• Tarefa 1:
No texto sobre Jacinta, reescreva de forma mais breve o parágrafo que começa com "Pesquisas revelaram que Jacinta", mantendo seus fatos principais.
• Tarefa 2:
Indique se cada afirmação está de acordo com o texto sobre Jacinta, respondendo sim ou não e citando as palavras do texto que decidem a questão: (a) Jacinta foi fotografada em vida; (b) o cadáver ficou por quase três décadas na Faculdade de Direito da USP; (c) o Barão de Cotegipe votou a favor da lei Áurea.
• Tarefa 3:
Retome o texto sobre Jacinta e continue-o a partir do ponto em que ele termina.

Amâncio de Carvalho tem seu nome estampado em uma sala de aula e em uma rua. Agora, a Faculdade decidiu retirar as homenagens.

 (Imagem: Diário Nacional/Biblioteca Nacional)

Única fotografia conhecida de Jacinta, tirada em 1929, deitada num caixão.(Imagem: Diário Nacional/Biblioteca Nacional)

Quem foi Jacinta?

O Largo do São Francisco está perto de seu bicentenário. Ao longo dos anos, a instituição assistiu a mudanças culturais e foi obrigada a se modificar junto à sociedade. Neste contexto, conhecemos o caso de Jacinta Maria de Santana, revelado pela historiadora Suzane Jardim.

Pesquisas revelaram que Jacinta era uma mulher negra que vivia pelas ruas de São Paulo, e que teria falecido após passar mal, por "lesão cardíaca". Ela chegou a ser levada ao hospital pela polícia, mas não resistiu. E isso é tudo o que se sabe sobre ela.

Reportagem publicada pelo site Ponte afirma que Jacinta não foi fotografada em vida. Não foram identificados parentes ou pessoas que compunham seu círculo social, ou descoberto se tinha endereço.

No dia de sua morte, o corpo foi entregue ao médico, que a resumiu como "preta de cerca de trinta anos, hóspede habitual da polícia por sua desmedida intemperança".

O cadáver foi mantido por quase três décadas na Faculdade de Direito da USP, sendo usado para "ilustrar" aulas de medicina legal. Mas, ao que parece, o experimento não teve qualquer relevo ou reconhecimento científico.  

Mais grave: diz-se que, ao longo dos anos, o corpo de Jacinta foi constantemente desrespeitado por gerações de alunos, tendo sido utilizado em trotes e "brincadeiras".

A historiadora Suzane Jardim contou que o primeiro contato com a história de Jacinta ocorreu por meio de um periódico negro, que publicou, em 1929, notícia do enterro de uma múmia.

 (Imagem: Eduardo Knapp/Folhapress)

Faculdade de Direito da USP.(Imagem: Eduardo Knapp/Folhapress)

O médico

Antônio Amâncio Pereira de Carvalho teria a mais alta estima da elite nacional. Era considerado um dos melhores cirurgiões do Brasil, atendendo pacientes com alto poder aquisitivo num consultório próximo à praça da Sé. 

Segundo a reportagem do Ponte, Amâncio era amigo de João Maurício Wanderley, o Barão de Cotegipe, único senador do império a votar contra a lei Áurea, porque causaria crise econômica e desordem.

• Informações extraídas:

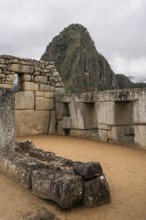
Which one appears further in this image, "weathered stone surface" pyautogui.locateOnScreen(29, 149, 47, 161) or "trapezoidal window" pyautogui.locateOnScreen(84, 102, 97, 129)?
"trapezoidal window" pyautogui.locateOnScreen(84, 102, 97, 129)

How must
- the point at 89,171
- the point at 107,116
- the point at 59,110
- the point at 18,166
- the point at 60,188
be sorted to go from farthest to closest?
the point at 59,110
the point at 107,116
the point at 18,166
the point at 89,171
the point at 60,188

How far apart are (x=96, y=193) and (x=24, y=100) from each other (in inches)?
302

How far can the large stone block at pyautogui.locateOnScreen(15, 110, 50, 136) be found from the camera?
1078 cm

• Resposta 1:
Segundo pesquisas, Jacinta era uma mulher negra que vivia nas ruas de São Paulo e teria morrido após passar mal, por "lesão cardíaca", mesmo depois de ser levada ao hospital pela polícia. Nada mais se sabe sobre ela.

• Resposta 2:
(a) Não: "Jacinta não foi fotografada em vida."
(b) Sim: "O cadáver foi mantido por quase três décadas na Faculdade de Direito da USP".
(c) Não: "único senador do império a votar contra a lei Áurea".

• Resposta 3:
Amâncio teria exercido papel fundamental no desenvolvimento da medicina legal, tendo sido ele o responsável por introduzir o estudo na Faculdade de Direito de SP. A afirmação é de Robinson Henriques Alves, doutor em História da Ciência pela PUC e professor da Universidade Municipal de São Caetano do Sul.

"Ele também foi presidente honorário da Sociedade Eugênica de São Paulo. Noutras palavras, defendia o embranquecimento da nação brasileira, ideal que legitimava a exposição do cadáver de uma moça negra em pleno Largo São Francisco."

O que é eugenia?

ChatGPT: Eugenia é a crença na melhoria genética da raça humana através do controle seletivo da reprodução. Em outras palavras, é a ideia de que é possível melhorar a qualidade genética da espécie humana ao selecionar e encorajar a reprodução de indivíduos considerados superiores em termos de características físicas, mentais ou sociais, enquanto se desencoraja ou impede a reprodução de indivíduos considerados inferiores.

A ideia de eugenia tem sido amplamente criticada e é considerada antiética, pois pode levar a discriminação, estigmatização e violação dos direitos humanos. No passado, a eugenia foi usada para justificar políticas de esterilização forçada, seleção racial e genocídio em várias partes do mundo. Hoje em dia, a eugenia é geralmente vista como uma ideologia ultrapassada e inaceitável, e é proibida em muitos países.

Páginas tristes 

Em 2021, quando o estudo veio à tona, foram iniciadas discussões sobre o caso. A partir de então, a faculdade passou a discutir se retira ou mantém na instituição a homenagem.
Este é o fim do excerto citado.